Personal information
- Nationality: Sri Lankan
- Born: November 11, 1987 (age 38) Sri Lanka

Volleyball information
- Position: Universal (indoor volleyball) Defender (beach volleyball)

National team
| 2011 | Sri Lanka (indoor volleyball) |
| 2014 | Sri Lanka (beach volleyball) |

Honours
Women's Beach Volleyball
Representing Sri Lanka
South Asian Games
| Bronze medal – third place | 2019 Kathmandu | Beach volleyball |

= Dinesha Prasadani =

Sri Lankan volleyball player

Dinesha Prasadani (born 11 November 1987) is a Sri Lankan volleyball player and beach volleyball player who also currently serves in the Sri Lanka Air Force. She is also the current national captain of the Sri Lanka beach volleyball team.

== Biography ==
She lives at Katupotha in Chilaw. She pursued an early interest in sports from her school days.

== Career ==
She captained Sri Lankan women's volleyball team at the 2016 South Asian Games. She was appointed as the captain of the Sri Lankan women's volleyball team which competed at the 2017 Asian Women's Volleyball Championship where Sri Lanka eventually finished at thirteenth position.

In March 2022, in an exclusive interview with Youth Observer which is a subsidiary newspaper edition of Sunday Observer, she revealed that she took and pursued interest in beach volleyball in 2018. However, records indicate that she has played beach volleyball in national colours as early as around 2014 when she represented Sri Lanka at the 2014 Asian Beach Games and competed in the beach volleyball competition.

She was supposed to represent Sri Lanka at the 2018 Asian Games and which would have guaranteed to make her Asian Games debut.
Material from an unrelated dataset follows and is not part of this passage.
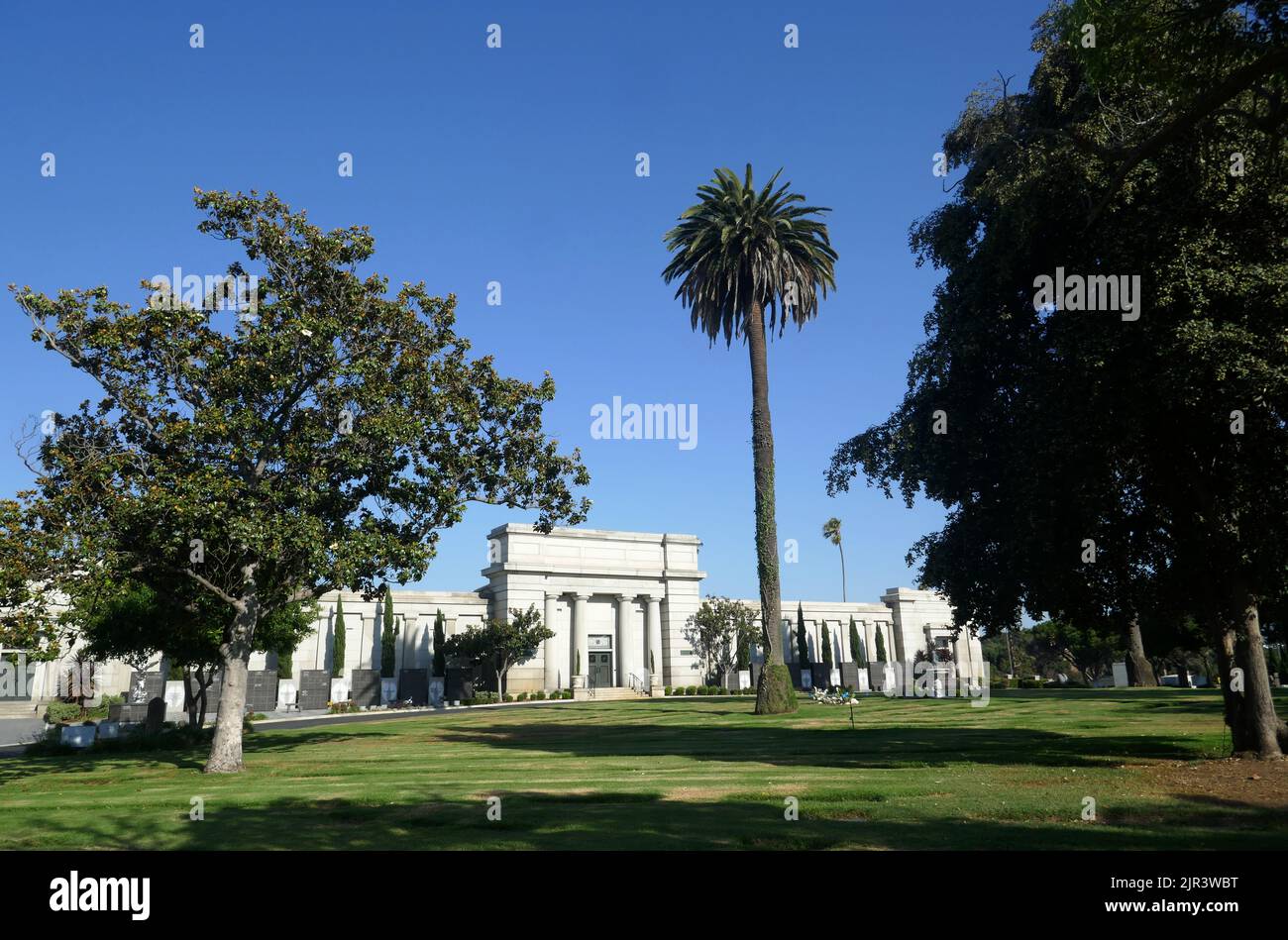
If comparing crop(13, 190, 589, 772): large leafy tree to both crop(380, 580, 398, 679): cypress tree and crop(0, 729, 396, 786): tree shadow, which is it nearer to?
crop(0, 729, 396, 786): tree shadow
However, only Sri Lankan men's national volleyball team was sent for the 2018 Asian Games as COVID-19 pandemic disrupted women's teams preparations in lead up to the tournament.
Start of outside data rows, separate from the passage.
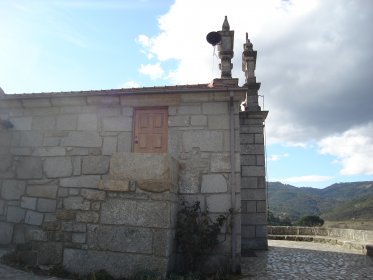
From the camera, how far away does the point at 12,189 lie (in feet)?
26.0

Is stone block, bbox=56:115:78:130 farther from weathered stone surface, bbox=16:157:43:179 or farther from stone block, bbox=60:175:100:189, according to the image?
stone block, bbox=60:175:100:189

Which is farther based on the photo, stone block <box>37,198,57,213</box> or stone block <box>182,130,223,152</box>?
stone block <box>37,198,57,213</box>

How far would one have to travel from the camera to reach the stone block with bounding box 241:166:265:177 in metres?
10.4

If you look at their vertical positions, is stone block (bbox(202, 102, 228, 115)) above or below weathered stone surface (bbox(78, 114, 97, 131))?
above

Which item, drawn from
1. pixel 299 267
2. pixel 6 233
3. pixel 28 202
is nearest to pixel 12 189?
pixel 28 202

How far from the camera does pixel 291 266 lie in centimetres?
748

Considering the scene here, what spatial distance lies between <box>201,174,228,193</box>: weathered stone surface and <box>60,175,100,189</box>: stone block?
2.22 meters

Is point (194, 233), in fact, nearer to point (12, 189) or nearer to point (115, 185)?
point (115, 185)

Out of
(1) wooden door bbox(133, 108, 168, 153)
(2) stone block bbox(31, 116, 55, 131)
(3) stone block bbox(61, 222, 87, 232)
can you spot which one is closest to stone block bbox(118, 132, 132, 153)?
(1) wooden door bbox(133, 108, 168, 153)

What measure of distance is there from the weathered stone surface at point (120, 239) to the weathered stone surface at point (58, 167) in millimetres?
2157

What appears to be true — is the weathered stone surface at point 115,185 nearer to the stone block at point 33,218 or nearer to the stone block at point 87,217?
the stone block at point 87,217

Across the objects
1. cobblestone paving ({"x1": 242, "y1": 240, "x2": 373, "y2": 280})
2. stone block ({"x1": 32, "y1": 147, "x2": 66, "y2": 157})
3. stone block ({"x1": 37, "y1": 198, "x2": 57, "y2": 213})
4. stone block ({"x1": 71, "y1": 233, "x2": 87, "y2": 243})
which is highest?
stone block ({"x1": 32, "y1": 147, "x2": 66, "y2": 157})

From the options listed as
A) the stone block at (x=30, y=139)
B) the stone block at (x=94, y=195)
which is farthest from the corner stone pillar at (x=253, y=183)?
the stone block at (x=30, y=139)

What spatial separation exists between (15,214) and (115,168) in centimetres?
334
She also adjudged as the most valuable player as well as best receiver award in the women's category at the 2018 Munchee National Volleyball Championships and played her part in helping Air Force to win the women's title during the course of the tournament.

She was appointed as the captain of the Sri Lanka beach volleyball team in 2019. She was a key member of the Sri Lankan team which secured bronze medal in the beach volleyball competition at the 2019 South Asian Games. She was part of the Sri Lankan side which took part at the 2021 Asian Beach Volleyball Championships. She was adjudged as the best attacker as well as most valuable player in the women's category during the 2021 Dialog Volleyball Championship and she played a pivotal role in helping Vijaya Sports Club to win the tournament.

She along with Deepika Bandara teamed up and won the 2022 Central Asia Beach Volleyball tournament which was held at the Negombo Beach Park.